**Exercise task:** Recast the entries from the line with "What is the" to the line with "0.84 metres" as a two-column CSV with the columns input and output. Give one row per entry, holding its text and its answer, with each value in a single quoted field and any line breaks replaced by spaces.

** BEGIN Records for the task **

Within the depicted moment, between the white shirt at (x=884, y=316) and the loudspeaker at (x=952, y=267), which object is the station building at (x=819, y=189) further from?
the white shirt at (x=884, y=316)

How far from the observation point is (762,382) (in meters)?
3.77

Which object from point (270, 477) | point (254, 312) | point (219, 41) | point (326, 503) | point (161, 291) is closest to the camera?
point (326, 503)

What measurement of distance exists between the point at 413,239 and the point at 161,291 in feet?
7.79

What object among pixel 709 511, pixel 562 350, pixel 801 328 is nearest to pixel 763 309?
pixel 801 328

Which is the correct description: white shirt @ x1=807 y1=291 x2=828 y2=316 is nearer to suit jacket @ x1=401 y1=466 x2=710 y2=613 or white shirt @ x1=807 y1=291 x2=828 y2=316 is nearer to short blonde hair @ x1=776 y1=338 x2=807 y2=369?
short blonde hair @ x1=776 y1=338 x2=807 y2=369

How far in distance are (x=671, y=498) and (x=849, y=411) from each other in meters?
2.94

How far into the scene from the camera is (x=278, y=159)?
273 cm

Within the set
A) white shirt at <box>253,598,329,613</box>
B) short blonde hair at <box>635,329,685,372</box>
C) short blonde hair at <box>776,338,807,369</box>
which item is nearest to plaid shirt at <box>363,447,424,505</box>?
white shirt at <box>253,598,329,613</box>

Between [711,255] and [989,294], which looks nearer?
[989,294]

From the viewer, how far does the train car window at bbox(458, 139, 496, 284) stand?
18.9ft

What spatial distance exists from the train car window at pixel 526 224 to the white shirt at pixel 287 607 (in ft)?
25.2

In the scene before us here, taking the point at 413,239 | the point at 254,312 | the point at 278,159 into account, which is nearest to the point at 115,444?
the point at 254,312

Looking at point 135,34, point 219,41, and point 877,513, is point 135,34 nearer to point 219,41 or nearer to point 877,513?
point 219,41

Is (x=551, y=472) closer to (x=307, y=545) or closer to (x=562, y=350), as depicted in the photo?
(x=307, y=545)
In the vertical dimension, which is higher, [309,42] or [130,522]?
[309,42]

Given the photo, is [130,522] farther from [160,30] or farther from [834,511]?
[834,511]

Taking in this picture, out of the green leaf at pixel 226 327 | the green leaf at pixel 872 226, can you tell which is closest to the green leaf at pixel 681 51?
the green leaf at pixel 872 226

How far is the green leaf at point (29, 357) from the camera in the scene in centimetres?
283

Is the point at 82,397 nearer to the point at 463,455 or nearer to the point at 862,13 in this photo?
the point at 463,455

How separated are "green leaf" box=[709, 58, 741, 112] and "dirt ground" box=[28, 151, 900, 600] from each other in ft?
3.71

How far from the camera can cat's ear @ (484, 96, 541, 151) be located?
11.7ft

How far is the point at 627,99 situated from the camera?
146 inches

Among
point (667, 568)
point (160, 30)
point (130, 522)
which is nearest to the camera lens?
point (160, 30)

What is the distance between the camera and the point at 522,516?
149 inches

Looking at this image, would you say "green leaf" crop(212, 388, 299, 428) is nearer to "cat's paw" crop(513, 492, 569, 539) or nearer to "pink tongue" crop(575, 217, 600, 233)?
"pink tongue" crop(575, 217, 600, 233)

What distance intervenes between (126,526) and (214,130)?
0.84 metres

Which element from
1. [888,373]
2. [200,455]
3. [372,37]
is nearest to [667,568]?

** END Records for the task **

**Exercise response:**
input,output
"What is the distance between the camera and the point at 522,516?","149 inches"
"Looking at this image, would you say ""green leaf"" crop(212, 388, 299, 428) is nearer to ""cat's paw"" crop(513, 492, 569, 539) or nearer to ""pink tongue"" crop(575, 217, 600, 233)?","""pink tongue"" crop(575, 217, 600, 233)"
"What distance intervenes between (126,526) and (214,130)?","0.84 metres"